(Stored entries)
● ● ● ●
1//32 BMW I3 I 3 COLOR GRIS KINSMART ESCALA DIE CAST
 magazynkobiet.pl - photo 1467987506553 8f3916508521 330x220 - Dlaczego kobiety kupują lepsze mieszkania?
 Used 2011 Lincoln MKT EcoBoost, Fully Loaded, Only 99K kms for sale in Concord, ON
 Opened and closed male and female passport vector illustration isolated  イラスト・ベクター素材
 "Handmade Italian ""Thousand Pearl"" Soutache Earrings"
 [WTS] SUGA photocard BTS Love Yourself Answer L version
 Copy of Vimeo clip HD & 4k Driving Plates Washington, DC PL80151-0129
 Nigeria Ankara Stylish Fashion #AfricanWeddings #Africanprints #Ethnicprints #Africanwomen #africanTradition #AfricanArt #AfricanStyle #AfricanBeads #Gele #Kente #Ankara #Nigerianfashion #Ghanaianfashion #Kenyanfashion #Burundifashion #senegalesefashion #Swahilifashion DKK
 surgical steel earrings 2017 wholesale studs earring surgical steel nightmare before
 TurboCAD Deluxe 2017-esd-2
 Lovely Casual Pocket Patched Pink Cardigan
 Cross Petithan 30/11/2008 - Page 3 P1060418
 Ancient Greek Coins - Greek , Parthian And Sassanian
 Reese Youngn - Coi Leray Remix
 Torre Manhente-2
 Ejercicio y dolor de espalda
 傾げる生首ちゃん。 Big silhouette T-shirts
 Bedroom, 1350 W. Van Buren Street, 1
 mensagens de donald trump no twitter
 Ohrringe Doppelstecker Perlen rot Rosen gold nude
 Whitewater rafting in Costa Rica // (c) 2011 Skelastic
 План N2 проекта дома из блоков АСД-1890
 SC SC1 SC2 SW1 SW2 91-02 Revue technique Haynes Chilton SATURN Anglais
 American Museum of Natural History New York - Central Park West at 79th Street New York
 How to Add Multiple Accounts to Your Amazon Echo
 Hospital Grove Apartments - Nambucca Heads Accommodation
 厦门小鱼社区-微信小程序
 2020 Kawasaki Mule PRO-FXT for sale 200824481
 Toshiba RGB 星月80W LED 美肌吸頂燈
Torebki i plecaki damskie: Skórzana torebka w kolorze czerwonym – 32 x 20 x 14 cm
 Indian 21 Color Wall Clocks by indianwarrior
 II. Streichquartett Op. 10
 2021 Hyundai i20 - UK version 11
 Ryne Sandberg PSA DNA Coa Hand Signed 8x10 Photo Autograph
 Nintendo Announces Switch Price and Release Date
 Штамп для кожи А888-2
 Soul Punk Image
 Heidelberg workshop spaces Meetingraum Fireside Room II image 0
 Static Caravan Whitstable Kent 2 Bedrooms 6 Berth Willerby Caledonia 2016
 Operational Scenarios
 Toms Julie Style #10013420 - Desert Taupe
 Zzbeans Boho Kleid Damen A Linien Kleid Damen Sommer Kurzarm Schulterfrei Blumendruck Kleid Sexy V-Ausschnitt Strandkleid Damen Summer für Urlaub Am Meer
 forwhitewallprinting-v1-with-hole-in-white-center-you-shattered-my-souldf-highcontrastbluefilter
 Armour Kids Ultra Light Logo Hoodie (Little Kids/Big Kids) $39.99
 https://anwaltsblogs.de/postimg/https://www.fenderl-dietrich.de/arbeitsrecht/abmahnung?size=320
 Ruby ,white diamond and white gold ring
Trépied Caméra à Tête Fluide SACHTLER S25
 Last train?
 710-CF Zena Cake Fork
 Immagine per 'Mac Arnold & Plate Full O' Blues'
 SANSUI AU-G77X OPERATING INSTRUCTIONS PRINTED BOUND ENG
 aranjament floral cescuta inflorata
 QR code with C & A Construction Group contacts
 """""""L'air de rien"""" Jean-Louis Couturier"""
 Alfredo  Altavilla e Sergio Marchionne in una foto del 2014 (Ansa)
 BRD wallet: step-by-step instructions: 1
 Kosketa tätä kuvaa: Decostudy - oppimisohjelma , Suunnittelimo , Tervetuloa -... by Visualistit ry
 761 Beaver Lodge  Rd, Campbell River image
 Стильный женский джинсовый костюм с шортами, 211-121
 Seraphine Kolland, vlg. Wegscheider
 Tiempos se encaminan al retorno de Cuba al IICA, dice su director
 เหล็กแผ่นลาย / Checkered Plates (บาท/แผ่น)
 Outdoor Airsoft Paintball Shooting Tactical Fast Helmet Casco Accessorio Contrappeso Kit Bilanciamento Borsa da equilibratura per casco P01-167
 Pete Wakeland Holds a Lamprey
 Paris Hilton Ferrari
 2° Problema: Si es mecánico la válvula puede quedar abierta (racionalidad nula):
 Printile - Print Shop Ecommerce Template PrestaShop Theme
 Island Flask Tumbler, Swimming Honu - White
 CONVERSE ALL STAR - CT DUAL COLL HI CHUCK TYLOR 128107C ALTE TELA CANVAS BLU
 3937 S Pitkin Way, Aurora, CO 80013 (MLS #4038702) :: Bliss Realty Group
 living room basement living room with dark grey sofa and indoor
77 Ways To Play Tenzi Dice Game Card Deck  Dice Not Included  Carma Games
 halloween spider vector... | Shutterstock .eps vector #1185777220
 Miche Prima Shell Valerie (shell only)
● ● ● ●
From the entries above, restate word for word the lines from the line containing "Hospital Grove Apartments" to the line containing "Heidelberg workshop spaces", both ends included, and nothing more.

• [SOLUTION TO THE PROBLEM]:
 Hospital Grove Apartments - Nambucca Heads Accommodation
 厦门小鱼社区-微信小程序
 2020 Kawasaki Mule PRO-FXT for sale 200824481
 Toshiba RGB 星月80W LED 美肌吸頂燈
Torebki i plecaki damskie: Skórzana torebka w kolorze czerwonym – 32 x 20 x 14 cm
 Indian 21 Color Wall Clocks by indianwarrior
 II. Streichquartett Op. 10
 2021 Hyundai i20 - UK version 11
 Ryne Sandberg PSA DNA Coa Hand Signed 8x10 Photo Autograph
 Nintendo Announces Switch Price and Release Date
 Штамп для кожи А888-2
 Soul Punk Image
 Heidelberg workshop spaces Meetingraum Fireside Room II image 0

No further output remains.